Questions have been raised along several quarters over the timing of the test considering the dates for Lok Sabha elections have been announced by the Election Commission of India (ECI). With the EC’s clean chit to the PM on his Mission Shakti address to the nation, such concerns have been defeated. New Delhi has informed that the test was conducted only after assessing the capabilities to ensure its success. The Prime Minister triumphantly announced that the entire mission was completed in three minutes. Given India’s rapidly increasing space programme, Mission Shakti is a step in the right direction. ASATs are weapons that can destroy satellites for strategic military purposes. With India’s space programme being a critical backbone of the country’s security, economic and social infrastructure, such deterrence is of vital importance.

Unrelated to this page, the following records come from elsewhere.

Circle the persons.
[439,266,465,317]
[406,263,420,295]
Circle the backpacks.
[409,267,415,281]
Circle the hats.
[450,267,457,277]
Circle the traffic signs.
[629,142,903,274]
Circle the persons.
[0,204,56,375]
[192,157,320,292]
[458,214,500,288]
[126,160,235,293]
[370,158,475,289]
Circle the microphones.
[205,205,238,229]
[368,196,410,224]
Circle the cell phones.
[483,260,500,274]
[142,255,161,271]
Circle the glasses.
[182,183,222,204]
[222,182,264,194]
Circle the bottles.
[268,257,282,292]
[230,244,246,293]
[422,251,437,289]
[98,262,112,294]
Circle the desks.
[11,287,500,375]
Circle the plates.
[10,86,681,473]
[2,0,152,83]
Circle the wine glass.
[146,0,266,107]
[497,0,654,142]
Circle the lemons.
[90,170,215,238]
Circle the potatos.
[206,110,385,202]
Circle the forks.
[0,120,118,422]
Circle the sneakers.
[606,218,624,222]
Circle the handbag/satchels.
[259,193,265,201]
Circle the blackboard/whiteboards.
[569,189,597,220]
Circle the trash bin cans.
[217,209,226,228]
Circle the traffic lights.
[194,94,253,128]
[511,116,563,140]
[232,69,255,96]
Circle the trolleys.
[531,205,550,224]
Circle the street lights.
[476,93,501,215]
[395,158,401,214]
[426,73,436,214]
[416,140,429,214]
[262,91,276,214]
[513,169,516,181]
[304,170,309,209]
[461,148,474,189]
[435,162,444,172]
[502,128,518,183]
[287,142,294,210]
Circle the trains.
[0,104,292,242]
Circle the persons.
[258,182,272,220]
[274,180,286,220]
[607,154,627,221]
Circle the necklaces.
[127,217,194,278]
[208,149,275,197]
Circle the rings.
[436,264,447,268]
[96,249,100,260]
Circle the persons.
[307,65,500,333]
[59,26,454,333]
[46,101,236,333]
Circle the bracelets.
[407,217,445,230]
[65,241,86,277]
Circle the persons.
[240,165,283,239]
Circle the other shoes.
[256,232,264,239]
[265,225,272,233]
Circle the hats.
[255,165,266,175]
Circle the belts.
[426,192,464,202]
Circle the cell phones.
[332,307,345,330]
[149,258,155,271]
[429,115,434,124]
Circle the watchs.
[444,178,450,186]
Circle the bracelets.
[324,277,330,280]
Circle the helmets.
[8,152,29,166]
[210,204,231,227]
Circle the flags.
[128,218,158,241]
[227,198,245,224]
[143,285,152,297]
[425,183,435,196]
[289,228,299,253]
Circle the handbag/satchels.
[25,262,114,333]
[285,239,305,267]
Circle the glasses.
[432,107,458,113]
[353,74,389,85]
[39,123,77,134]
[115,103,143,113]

It is noteworthy, that the test has followed close on the heels of the Balakot air strikes last month, thereby adding another feather on the cap of the NDA regime led by the PM Narendra Modi. With the Lok Sabha elections round the corner, an intrepid decision such as this is sure to bolster the image of the Prime Minister. Electoral advantages aside, acquiring formidable technological prowess to target and destroy satellites of the enemy has propelled India into the league of space superpowers – a triumph every Indian is proud of.